Federal Lighterage Co. v. Italia-America Shipping Corp.

125 Misc. 181 | N.Y. App. Term. | 1925

Levy, J.:

The application below was by the defendant Italia-America Shipping Corporation under section 193, subdivision 2, of the Civil Practice Act for leave to implead John J. Deery Co., Inc., as an additional party defendant. The plaintiff appeals from that part of the order burdening it with the service of the supplemental pleading upon the third party, and the defendant Deery Co. from the order bringing it in as such party.

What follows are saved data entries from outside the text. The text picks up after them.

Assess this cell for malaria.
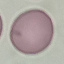

Uninfected.

Photographed with a smartphone camera at the microscope eyepiece. Thin blood smear. Cell patch, automatically extracted from a larger field of view and resized to 64 × 64 pixels. Giemsa-stained preparation.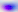

Micrograph. Toxoplasma gondii is seen. Captured at 400x magnification.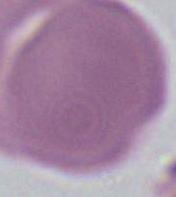 An erythrocyte is shown. Photomicrograph. 1000x magnification.Report the malaria status of this cell.
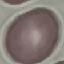
It is uninfected.

Acquired by smartphone through the microscope eyepiece. Cell patch, automatically extracted from a larger field of view and resized to 64 × 64 pixels. Thin blood film. Giemsa stain.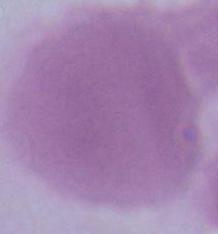
modality = photomicrograph
identification = red blood cell
magnification = 1000xIdentify the blood parasite species.
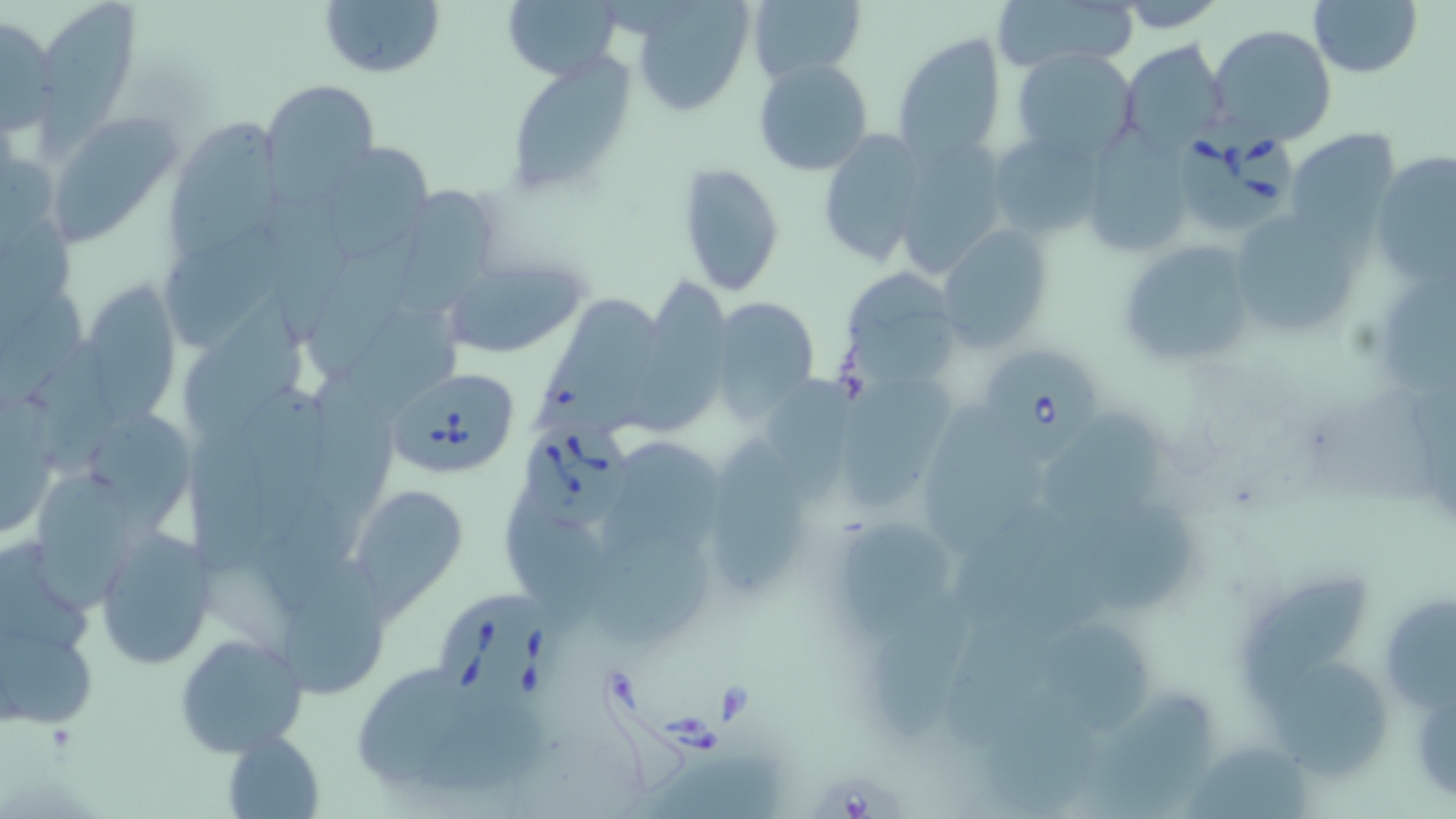
Babesia divergens.

Summary:
  - Coordinate format: approximate bounding boxes as named x1/y1/x2/y2 corners in pixels
  - Uninfected red blood cell locations: (x1=319, y1=0, x2=444, y2=78), (x1=503, y1=0, x2=625, y2=81), (x1=632, y1=0, x2=753, y2=115), (x1=751, y1=0, x2=866, y2=80), (x1=997, y1=0, x2=1135, y2=72), (x1=1308, y1=0, x2=1423, y2=77), (x1=39, y1=1, x2=144, y2=164), (x1=1113, y1=1, x2=1229, y2=32), (x1=0, y1=14, x2=58, y2=135), (x1=1208, y1=26, x2=1337, y2=147), (x1=893, y1=32, x2=1008, y2=164), (x1=1121, y1=40, x2=1229, y2=156), (x1=1013, y1=49, x2=1141, y2=164), (x1=753, y1=57, x2=873, y2=175), (x1=507, y1=59, x2=635, y2=198), (x1=261, y1=79, x2=378, y2=196), (x1=47, y1=115, x2=180, y2=242), (x1=167, y1=117, x2=289, y2=256), (x1=1091, y1=120, x2=1200, y2=258), (x1=1286, y1=128, x2=1400, y2=235), (x1=815, y1=129, x2=931, y2=265), (x1=995, y1=137, x2=1108, y2=245), (x1=902, y1=141, x2=1013, y2=277), (x1=316, y1=152, x2=431, y2=256), (x1=1373, y1=152, x2=1456, y2=283), (x1=679, y1=161, x2=785, y2=297), (x1=401, y1=180, x2=501, y2=318), (x1=266, y1=191, x2=354, y2=336), (x1=1242, y1=219, x2=1365, y2=341), (x1=937, y1=226, x2=1052, y2=346), (x1=169, y1=229, x2=281, y2=348), (x1=309, y1=229, x2=434, y2=372), (x1=1115, y1=238, x2=1259, y2=369), (x1=442, y1=257, x2=590, y2=358), (x1=1377, y1=266, x2=1456, y2=399), (x1=841, y1=269, x2=963, y2=386), (x1=631, y1=275, x2=730, y2=434), (x1=82, y1=280, x2=182, y2=418), (x1=531, y1=285, x2=661, y2=438), (x1=180, y1=292, x2=319, y2=433), (x1=710, y1=295, x2=820, y2=417), (x1=48, y1=342, x2=127, y2=475), (x1=840, y1=373, x2=963, y2=509), (x1=310, y1=379, x2=410, y2=513), (x1=242, y1=384, x2=340, y2=534), (x1=919, y1=397, x2=1048, y2=553), (x1=1049, y1=411, x2=1173, y2=519), (x1=97, y1=416, x2=197, y2=534), (x1=699, y1=425, x2=815, y2=595), (x1=190, y1=427, x2=272, y2=575), (x1=609, y1=439, x2=730, y2=556), (x1=34, y1=468, x2=129, y2=610), (x1=350, y1=482, x2=469, y2=609), (x1=259, y1=486, x2=359, y2=615), (x1=1078, y1=497, x2=1201, y2=614), (x1=843, y1=515, x2=955, y2=641), (x1=591, y1=524, x2=715, y2=655), (x1=93, y1=528, x2=213, y2=668), (x1=284, y1=552, x2=390, y2=698), (x1=1236, y1=569, x2=1369, y2=710), (x1=1389, y1=592, x2=1456, y2=723), (x1=859, y1=603, x2=974, y2=739), (x1=0, y1=607, x2=100, y2=734), (x1=1039, y1=615, x2=1167, y2=739), (x1=175, y1=630, x2=309, y2=759), (x1=1274, y1=658, x2=1402, y2=776), (x1=350, y1=659, x2=531, y2=806), (x1=1093, y1=687, x2=1215, y2=819), (x1=985, y1=689, x2=1096, y2=814), (x1=222, y1=730, x2=324, y2=817), (x1=1190, y1=744, x2=1311, y2=819), (x1=649, y1=750, x2=784, y2=819)
  - Babesia divergens-infected red blood cell locations: (x1=1178, y1=117, x2=1295, y2=238), (x1=984, y1=351, x2=1102, y2=467), (x1=391, y1=368, x2=519, y2=473), (x1=526, y1=425, x2=644, y2=532), (x1=444, y1=591, x2=575, y2=718)
  - Preparation: thin blood film
  - Field of view: one of a larger specimen
  - Stain: May-Grünwald-Giemsa
  - Magnification: 1000x
  - Modality: optical microscopy
  - Image size: 1456×819 pixelsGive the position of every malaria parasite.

It was manifestly improper to require the plaintiff to serve *182the supplemental pleading upon the third party. The framing of such a pleading requires a familiarity, with facts and evidence, which in the circumstances are within the peculiar knowledge of the original defendant. Furthermore, such a pleading carries with it a responsibility which the plaintiff cannot properly and justly sustain, and privileges perhaps, which may be denied it due to its lack of knowledge of the facts of the case against the proposed defendant, such as furnishing a bill of particulars, if called for, and an examination before trial. Moreover, as we have pointed out in Bozzuffi, v. Darrieusecq (125 Misc. 178), the intention of the statute was not to add to the burdens of the plaintiff, but to confer a privilege upon the defendant by permitting him to frame a supplemental pleading in the nature of a complaint against the party sought to be brought in, which, if sustained, would entitle him to a judgment against the latter. It was certainly not the aim of the law to compel the plaintiff to accept the impleaded defendant’s alleged liability in substitution for that of the primary defendant. Even if, as is claimed to be the situation here, the new party is the undisclosed principal of the original party, the plaintiff should not be compelled to substitute for the party on the strength of whose credit he rendered the service, a total stranger with whom he has had no dealings whatever. Such an interpretation would destroy the right of election on the part of the plaintiff and might even be *of doubtful constitutional validity as an impairment of the obligation of contracts. That the bringing in of the proposed party is nof intended by the statute to impede or prejudice the progress of plaintiff’s suit against the primary defendant is amply borne out by the language of subdivision 4 of section 193 of the act under discussion.

On the other hand, the primary defendant claims that in contracting for the lighterage service from the plaintiff, it acted as the agent for the codefendant, who was bound to reimburse it for the liability thus assumed, the service being engaged by such defendant at the express direction of said Deery Company, and for the latter’s benefit. From these allegations it appears that it was within the proper discretion of the court below to order the Deery Company to be impleaded as a codefendant, but the original defendant should have been required to frame and serve the supplemental pleading. To a mandate in this form the plaintiff interposes no objection.

The order should, therefore, be modified by requiring that the defendant serve the supplemental summons upon John J. Deery Co., Inc., and an appropriate pleading upon said codefendant and the plaintiff and order, so modified, affirmed, with ten dollars costs. *183payable by the defendant Italia-America Shipping Corporation to the plaintiff, appellant, and ten dollars costs payable by John J. Deery Co., Inc., to the Italia-America Shipping Corporation.

All concur; present, Bijur, McGoldrick and Levy, JJ.